13. Multi-process multiprocessing, process pool

Source: Internet
Author: User

Content Related:

Multiprocessing:

    • Creation and operation of processes
    • Process common related functions

Process Pool:

    • Why do you have a process pool
    • Process pool creation and operation: serial, parallel
    • callback function
Multi-process multiprocessing:

Multiple processes in Python require the use of the multiprocessing module

    • Creation and operation of multiple processes:

1. Process creation: Process object =multiprocessing. The Process (target= function name, args= (parameter,)) "complements that because args is a tuple, a single parameter is added", ""

2. Process run: Process object. Start ()

The join of the process is the same as the join of the thread, meaning " block the current process until the process that calls the Join method finishes executing, and then proceeds to the current process"

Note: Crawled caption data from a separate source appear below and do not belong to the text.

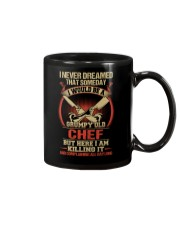 Grumpy Old Chef Mug tile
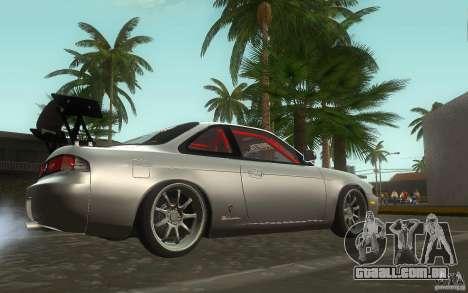 Nissan Silvia S14 Zenkitron para GTA San Andreas vista traseira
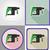 elektrische · boor · tools · bouw · reparatie · iconen - stockfoto © konturvid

Note: This must be used in code in Windows, which is not required in Linux

ImportMultiprocessing,time,osdefThread_run ():Print(Threading.current_thread ())defRun (name): Time.sleep (1)    Print("Hello", Name,"Run in", Os.getpid (),"Ppid:", Os.getppid ())if __name__=='__main__':#must be addedobj=[]     forIinchRange (10): P=multiprocessing. Process (target=run,args= ('Bob',)) Obj.append (P) p.start () start_time=time.time () forIinchObj:i.join ()Print("Run in main")    Print("spend time:", Time.time ()-start_time)

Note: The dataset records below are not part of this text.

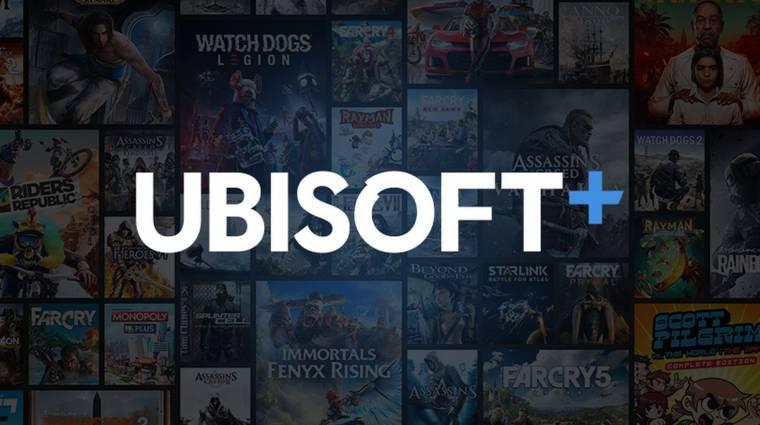 Újabb platformokon játszhatjuk majd korlátlanul a Ubisoft játékait bevezetőkép
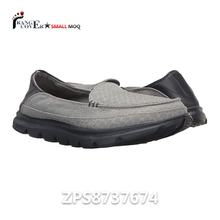 Stylish Comfort Mens Nature Feel Cushion Walk Max Shoes For Women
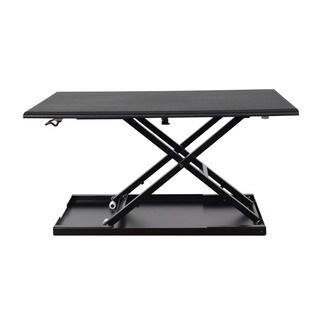 Offex LVLUP32-BK Level Up 32 Pneumatic Adjustable Desktop Desk
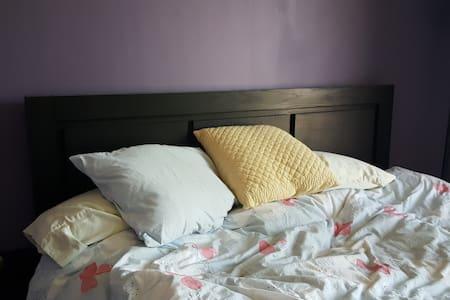 Hannah's Place - Lodi Township, Ann Arbor, MI - Ann Arbor - Bed & Breakfast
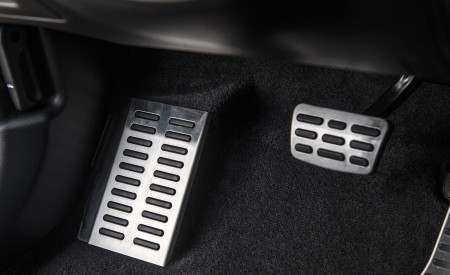 2022 Hyundai Tucson N Line Pedals Wallpapers 450x275 (24)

    • Same as Multithreading: You can also create processes by inheriting the multiprocessing process

The class that inherits multiprocessing's process class has two main things to do:

1. If you initialize your own variables, first call the parent class's __init__ () "If not called, you have to fill in the relevant parameters, trouble!" "Then do your own initialization, if you do not need to initialize your own variables, then you do not need to rewrite __init__, directly using the parent class __init__ can" inherit "

2. Overriding the Run function

Import Multiprocessing class myprocess (multiprocessing. Process):    def  Run (self):        print("run in myprocess  ")if__name__= ="__main__":    p =myprocess ()    P.start ()    p.join ()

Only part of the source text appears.